SELECTED EXTRACT:
In: Nursing
Medical History
Mr. JW is a 76 yr old man with a history of obesity, hypertension, type 2 diabetes, heart failure with preserved ejection fraction (HFpEF), and obstructive sleep apnea (OSA). His medications include furosemide 40 mg, Lisinopril 20 mg, metformin 500 mg, and aspirin 81 mg daily. He has noticed progressive exercise intolerance and associated dyspnea, especially when walking uphill or climbing stairs. He complains that “I can’t keep up with my grandchildren like I could last year.” Although he can still perform all ADLs, he spends most of his time watching television or surfing the Internet. He sleeps well with his continuous positive airway pressure (CPAP) device. His hemoglobin A1c is well controlled at 7.6%, and morning home blood pressure averages in the low 140s/80s mmHg. He takes his medications regularly, eats a well-balanced diet, and sleeps well with CPAP.

[Collected data]
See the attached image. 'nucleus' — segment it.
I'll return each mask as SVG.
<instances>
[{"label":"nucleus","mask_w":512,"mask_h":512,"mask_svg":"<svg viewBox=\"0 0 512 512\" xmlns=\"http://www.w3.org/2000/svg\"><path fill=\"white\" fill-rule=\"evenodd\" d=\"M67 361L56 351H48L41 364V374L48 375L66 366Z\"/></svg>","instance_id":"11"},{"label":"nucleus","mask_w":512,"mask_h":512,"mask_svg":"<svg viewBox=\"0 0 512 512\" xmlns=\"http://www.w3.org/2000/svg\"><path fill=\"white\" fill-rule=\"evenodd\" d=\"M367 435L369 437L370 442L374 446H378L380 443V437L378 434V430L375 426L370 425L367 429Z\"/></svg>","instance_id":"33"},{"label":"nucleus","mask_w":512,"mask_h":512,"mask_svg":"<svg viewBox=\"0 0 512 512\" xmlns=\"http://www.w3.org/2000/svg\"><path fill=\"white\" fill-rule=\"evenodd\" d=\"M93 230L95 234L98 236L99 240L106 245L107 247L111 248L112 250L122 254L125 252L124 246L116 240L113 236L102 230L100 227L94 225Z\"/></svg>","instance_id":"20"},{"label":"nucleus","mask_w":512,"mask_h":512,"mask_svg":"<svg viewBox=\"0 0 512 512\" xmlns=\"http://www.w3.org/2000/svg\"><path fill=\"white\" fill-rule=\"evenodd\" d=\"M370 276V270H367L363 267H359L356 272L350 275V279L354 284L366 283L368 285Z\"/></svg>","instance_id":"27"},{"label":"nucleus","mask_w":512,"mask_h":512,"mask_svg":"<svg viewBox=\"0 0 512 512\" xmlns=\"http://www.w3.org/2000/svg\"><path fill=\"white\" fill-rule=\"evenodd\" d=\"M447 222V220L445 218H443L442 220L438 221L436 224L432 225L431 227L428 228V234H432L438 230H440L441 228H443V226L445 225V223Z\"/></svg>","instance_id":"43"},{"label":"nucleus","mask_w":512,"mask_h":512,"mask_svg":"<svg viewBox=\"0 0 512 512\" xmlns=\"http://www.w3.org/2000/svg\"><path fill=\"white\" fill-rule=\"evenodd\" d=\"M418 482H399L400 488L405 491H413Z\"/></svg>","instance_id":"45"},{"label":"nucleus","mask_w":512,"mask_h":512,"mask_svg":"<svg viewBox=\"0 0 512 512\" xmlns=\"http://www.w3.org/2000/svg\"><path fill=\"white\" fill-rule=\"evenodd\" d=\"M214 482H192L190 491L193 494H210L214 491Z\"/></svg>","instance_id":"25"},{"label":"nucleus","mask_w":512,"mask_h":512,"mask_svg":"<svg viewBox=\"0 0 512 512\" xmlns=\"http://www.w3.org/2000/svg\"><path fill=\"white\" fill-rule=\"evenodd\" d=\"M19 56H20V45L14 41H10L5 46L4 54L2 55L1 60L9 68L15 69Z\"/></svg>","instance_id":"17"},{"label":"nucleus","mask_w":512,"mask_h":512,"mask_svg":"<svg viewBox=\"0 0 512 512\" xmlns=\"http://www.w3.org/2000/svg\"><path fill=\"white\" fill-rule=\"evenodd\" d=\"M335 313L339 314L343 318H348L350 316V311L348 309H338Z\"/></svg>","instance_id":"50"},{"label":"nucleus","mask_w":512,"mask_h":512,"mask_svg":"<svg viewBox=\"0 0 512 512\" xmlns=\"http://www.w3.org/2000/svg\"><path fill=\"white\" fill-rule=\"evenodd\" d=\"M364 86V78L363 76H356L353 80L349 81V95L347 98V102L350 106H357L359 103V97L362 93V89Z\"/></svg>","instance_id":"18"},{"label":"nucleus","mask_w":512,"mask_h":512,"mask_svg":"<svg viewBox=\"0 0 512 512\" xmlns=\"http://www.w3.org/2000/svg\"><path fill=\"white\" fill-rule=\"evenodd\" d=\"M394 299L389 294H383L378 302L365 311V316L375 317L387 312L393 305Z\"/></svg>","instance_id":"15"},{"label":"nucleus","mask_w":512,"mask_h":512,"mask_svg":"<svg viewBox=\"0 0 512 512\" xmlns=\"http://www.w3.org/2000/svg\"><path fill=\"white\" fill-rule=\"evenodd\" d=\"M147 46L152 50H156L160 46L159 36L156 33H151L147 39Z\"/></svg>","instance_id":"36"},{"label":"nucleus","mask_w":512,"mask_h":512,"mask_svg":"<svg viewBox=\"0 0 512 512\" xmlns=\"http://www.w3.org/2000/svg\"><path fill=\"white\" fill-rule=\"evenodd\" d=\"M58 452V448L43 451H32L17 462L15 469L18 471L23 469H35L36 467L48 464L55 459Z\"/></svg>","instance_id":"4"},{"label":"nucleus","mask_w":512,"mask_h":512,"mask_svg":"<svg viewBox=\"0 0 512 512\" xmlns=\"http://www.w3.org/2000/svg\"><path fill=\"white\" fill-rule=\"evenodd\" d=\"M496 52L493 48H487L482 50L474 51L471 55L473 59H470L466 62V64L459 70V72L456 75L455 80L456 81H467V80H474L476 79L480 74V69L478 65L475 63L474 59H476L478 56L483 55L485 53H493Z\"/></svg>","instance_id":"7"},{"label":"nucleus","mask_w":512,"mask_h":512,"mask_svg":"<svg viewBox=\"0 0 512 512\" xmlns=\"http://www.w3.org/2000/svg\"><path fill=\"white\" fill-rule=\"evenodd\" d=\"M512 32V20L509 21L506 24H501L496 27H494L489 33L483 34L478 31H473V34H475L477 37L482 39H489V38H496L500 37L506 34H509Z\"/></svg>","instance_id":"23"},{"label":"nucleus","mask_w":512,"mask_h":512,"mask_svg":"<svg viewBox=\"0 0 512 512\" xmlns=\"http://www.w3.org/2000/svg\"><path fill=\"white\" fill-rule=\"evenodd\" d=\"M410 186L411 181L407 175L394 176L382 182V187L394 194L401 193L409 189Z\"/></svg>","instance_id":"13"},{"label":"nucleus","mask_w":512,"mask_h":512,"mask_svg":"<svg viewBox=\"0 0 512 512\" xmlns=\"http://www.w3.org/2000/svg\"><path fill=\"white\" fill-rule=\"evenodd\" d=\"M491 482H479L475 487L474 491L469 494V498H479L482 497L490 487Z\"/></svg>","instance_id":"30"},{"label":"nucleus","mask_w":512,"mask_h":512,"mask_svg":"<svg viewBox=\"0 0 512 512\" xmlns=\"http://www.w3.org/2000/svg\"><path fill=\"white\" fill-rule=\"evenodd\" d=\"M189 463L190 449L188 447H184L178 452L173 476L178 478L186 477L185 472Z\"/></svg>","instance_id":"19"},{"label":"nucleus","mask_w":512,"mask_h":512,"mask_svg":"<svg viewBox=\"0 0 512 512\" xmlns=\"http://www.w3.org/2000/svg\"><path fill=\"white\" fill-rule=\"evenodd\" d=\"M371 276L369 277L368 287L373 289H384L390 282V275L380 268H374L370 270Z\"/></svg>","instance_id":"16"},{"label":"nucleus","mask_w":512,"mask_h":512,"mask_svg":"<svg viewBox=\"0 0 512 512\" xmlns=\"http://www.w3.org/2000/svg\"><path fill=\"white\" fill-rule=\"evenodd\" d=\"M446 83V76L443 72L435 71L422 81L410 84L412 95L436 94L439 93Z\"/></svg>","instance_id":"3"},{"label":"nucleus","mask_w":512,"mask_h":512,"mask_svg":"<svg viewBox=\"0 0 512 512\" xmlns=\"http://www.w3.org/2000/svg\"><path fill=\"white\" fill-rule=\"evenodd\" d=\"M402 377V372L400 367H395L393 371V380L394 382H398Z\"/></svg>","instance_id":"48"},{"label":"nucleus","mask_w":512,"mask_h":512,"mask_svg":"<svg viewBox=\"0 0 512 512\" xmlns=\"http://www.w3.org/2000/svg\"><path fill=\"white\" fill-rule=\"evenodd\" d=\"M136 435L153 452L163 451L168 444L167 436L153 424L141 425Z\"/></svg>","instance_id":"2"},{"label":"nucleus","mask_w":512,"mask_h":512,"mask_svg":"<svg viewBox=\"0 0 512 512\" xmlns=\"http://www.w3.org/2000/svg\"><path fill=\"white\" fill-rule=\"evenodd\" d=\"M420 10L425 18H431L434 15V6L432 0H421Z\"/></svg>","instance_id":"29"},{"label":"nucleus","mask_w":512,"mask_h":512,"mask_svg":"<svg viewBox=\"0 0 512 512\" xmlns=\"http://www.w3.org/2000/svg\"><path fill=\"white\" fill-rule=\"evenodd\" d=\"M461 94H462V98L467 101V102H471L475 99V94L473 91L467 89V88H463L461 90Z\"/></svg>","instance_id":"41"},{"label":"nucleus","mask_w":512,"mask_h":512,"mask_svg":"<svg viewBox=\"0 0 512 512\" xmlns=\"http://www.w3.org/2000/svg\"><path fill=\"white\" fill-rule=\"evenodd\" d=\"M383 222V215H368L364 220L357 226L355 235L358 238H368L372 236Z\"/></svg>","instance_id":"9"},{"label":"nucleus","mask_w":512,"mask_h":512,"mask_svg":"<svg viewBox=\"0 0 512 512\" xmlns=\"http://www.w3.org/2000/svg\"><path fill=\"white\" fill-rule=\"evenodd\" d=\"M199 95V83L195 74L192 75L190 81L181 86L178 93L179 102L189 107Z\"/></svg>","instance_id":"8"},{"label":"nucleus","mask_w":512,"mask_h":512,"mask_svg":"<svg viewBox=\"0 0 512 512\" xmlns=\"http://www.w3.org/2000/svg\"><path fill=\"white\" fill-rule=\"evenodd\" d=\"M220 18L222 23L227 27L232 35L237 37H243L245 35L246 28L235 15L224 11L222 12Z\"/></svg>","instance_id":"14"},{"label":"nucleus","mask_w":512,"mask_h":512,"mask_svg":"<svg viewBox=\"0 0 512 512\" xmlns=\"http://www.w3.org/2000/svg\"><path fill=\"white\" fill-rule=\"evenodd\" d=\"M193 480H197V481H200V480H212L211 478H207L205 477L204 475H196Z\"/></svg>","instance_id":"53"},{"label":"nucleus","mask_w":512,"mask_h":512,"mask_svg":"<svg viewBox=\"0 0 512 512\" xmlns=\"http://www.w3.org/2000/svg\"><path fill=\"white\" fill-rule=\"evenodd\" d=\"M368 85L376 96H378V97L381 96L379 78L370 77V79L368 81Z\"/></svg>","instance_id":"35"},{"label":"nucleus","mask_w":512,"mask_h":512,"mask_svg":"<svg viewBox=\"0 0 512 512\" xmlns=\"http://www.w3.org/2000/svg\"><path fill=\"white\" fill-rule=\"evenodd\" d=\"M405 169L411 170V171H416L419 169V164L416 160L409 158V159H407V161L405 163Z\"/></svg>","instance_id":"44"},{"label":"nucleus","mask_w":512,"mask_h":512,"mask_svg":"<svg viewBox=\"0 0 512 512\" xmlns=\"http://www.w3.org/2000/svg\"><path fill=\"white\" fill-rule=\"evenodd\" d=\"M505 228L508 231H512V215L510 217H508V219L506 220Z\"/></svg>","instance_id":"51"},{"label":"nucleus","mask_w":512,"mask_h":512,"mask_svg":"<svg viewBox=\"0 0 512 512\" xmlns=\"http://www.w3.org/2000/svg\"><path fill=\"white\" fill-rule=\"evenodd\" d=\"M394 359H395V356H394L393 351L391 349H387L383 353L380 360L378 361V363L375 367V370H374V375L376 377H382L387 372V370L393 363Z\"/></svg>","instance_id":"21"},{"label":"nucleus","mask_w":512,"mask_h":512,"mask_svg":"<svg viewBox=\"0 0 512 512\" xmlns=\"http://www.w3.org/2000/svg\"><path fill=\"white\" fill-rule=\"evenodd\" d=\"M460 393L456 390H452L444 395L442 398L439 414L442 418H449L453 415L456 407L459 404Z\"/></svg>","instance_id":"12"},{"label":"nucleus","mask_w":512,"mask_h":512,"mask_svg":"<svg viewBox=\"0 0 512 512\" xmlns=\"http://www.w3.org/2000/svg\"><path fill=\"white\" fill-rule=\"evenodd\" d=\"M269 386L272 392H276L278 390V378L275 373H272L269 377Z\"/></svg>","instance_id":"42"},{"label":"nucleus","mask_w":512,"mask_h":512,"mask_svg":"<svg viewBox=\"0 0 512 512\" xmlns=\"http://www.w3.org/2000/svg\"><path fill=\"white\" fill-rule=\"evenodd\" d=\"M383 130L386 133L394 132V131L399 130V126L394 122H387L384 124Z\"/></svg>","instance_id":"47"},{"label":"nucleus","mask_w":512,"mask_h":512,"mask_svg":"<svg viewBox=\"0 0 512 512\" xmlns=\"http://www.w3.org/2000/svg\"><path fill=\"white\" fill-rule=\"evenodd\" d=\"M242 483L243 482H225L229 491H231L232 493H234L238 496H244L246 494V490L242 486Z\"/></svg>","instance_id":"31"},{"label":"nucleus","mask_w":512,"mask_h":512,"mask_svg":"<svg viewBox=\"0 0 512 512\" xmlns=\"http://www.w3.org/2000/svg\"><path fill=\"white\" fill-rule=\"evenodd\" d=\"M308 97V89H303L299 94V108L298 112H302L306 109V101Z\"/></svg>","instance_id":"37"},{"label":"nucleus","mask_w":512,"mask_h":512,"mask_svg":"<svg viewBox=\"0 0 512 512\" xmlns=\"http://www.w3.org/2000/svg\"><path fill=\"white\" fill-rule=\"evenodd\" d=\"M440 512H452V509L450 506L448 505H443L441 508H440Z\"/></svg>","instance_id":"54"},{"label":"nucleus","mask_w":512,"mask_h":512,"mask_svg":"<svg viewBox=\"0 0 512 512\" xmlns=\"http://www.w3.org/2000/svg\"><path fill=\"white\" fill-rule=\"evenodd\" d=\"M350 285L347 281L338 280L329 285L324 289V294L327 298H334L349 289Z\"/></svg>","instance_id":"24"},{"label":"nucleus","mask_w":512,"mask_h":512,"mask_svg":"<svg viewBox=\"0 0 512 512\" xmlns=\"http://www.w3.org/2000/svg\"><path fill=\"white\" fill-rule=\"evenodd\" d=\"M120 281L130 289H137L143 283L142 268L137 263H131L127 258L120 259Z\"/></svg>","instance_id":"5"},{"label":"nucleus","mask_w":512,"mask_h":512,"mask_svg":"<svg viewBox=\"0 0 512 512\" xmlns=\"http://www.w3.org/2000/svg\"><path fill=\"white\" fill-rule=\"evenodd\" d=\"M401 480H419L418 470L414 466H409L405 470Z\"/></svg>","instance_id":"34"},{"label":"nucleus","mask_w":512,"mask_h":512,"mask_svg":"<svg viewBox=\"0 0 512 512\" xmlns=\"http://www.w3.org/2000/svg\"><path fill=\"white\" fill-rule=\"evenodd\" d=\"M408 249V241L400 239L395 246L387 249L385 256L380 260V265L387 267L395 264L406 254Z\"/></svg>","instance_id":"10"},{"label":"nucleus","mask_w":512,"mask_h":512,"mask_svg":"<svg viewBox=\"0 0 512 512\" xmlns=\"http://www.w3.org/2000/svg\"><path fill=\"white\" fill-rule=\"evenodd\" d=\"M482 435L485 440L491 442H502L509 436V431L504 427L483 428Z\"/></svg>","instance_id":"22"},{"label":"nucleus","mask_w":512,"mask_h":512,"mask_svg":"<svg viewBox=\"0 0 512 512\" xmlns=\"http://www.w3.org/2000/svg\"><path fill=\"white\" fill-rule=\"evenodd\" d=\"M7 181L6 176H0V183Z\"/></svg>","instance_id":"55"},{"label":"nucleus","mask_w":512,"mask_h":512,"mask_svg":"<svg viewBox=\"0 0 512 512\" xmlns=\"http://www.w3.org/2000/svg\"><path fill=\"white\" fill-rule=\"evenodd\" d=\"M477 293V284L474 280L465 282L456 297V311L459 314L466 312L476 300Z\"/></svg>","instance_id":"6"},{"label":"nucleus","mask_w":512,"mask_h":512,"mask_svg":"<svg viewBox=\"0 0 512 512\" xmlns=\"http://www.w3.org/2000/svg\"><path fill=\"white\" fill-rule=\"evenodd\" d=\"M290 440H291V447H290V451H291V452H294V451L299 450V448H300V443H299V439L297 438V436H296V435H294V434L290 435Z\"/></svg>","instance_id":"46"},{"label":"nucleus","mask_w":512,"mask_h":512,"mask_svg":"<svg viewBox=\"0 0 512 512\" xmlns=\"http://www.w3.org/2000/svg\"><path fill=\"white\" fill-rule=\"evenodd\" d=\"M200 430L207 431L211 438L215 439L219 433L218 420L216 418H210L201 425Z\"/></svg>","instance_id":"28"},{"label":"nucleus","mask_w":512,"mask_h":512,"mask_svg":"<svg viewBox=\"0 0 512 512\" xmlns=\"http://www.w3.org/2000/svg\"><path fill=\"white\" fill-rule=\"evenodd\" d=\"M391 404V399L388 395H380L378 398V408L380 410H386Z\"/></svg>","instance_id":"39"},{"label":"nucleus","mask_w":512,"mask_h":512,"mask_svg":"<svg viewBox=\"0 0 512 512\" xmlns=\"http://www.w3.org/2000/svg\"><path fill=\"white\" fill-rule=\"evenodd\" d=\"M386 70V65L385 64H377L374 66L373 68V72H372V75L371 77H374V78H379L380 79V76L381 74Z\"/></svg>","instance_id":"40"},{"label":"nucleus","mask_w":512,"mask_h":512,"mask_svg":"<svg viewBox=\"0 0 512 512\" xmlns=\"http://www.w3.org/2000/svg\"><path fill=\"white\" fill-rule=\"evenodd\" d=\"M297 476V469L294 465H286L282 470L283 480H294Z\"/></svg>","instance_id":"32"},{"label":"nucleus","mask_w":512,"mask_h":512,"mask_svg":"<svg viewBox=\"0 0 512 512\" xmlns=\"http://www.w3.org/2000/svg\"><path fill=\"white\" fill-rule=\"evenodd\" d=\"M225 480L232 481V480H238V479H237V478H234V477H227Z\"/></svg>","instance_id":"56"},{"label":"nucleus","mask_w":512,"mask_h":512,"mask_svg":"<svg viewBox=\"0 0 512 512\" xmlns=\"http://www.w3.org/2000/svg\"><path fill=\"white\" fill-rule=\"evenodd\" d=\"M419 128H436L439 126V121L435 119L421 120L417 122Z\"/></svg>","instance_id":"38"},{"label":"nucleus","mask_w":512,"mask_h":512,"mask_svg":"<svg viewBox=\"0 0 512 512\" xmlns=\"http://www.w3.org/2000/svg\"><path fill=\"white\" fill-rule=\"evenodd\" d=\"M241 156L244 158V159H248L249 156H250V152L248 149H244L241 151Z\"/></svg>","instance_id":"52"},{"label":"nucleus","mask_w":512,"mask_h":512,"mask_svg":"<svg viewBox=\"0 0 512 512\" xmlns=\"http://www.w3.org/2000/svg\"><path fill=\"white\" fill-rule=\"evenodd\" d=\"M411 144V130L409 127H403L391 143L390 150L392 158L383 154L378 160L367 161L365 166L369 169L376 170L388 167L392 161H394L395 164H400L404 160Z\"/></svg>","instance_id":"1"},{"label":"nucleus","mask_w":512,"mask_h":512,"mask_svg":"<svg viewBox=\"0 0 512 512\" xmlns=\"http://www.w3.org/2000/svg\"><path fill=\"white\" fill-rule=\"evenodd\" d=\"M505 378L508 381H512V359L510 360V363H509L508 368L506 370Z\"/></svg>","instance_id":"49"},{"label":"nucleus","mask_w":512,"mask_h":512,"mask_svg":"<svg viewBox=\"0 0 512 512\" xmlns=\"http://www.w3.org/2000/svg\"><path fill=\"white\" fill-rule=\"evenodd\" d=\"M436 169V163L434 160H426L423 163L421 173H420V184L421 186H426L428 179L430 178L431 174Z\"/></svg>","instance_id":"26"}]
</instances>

EXERCISE REQUIREMENTS:
1. Quote the medical history of Mr. JW, starting with "In: Nursing" and going on through "well with CPAP.".
2. Answer these questions from the medical history of Mr. JW.
(a) What daily dose of furosemide does he take?
(b) At what level is his hemoglobin A1c?
(c) Which device does he sleep with?
3. Proceed with the medical history of Mr. JW from where it stops.

OUTPUTS FOR THE TASKS:
1.
In: Nursing
Medical History
Mr. JW is a 76 yr old man with a history of obesity, hypertension, type 2 diabetes, heart failure with preserved ejection fraction (HFpEF), and obstructive sleep apnea (OSA). His medications include furosemide 40 mg, Lisinopril 20 mg, metformin 500 mg, and aspirin 81 mg daily. He has noticed progressive exercise intolerance and associated dyspnea, especially when walking uphill or climbing stairs. He complains that “I can’t keep up with my grandchildren like I could last year.” Although he can still perform all ADLs, he spends most of his time watching television or surfing the Internet. He sleeps well with his continuous positive airway pressure (CPAP) device. His hemoglobin A1c is well controlled at 7.6%, and morning home blood pressure averages in the low 140s/80s mmHg. He takes his medications regularly, eats a well-balanced diet, and sleeps well with CPAP.

2.
(a) 40 mg
(b) 7.6%
(c) A continuous positive airway pressure (CPAP) device

3.
Diagnosis
Mr. JW visits his internist about every 3 mo to monitor his hypertension, diabetes, HF, and OSA. An echocardiogram last year showed mild left atrial enlargement, normal LV size and function with moderate LV hypertrophy, and elevated Doppler E/e’, an index of LV-filling pressure, indicating diastolic dysfunction. On his most recent visit 1 mo ago, his physical examination was unremarkable except for a BMI of 33 kg · m–2 and blood pressure of 152/78 mmHg. A resting ECG showed left atrial abnormality and minor T wave flattening.
Objective and Laboratory Data
Exercise Test Results
To further investigate Mr. JW’s reported exercise intolerance, his internist administered a standard ECG treadmill exercise test using a modified Bruce protocol. The patient walked 5 min (4.5 METs), reaching a peak HR of 142 beats · min–1 and peak BP of 196/72 mmHg, stopping due to breathlessness and fatigue. Occasional premature ventricular beats were seen near peak effort, but there were no significant ST-segment changes.
Based on his examination and exercise test results, Mr. JW’s doctor increased lisinopril to 30 mg daily and began spironolactone 25 mg daily. He also referred him to a nutritionist for weight reduction counseling and suggested that he begin walking daily for 30 min, which can be divided into 10 or 15 min segments if needed.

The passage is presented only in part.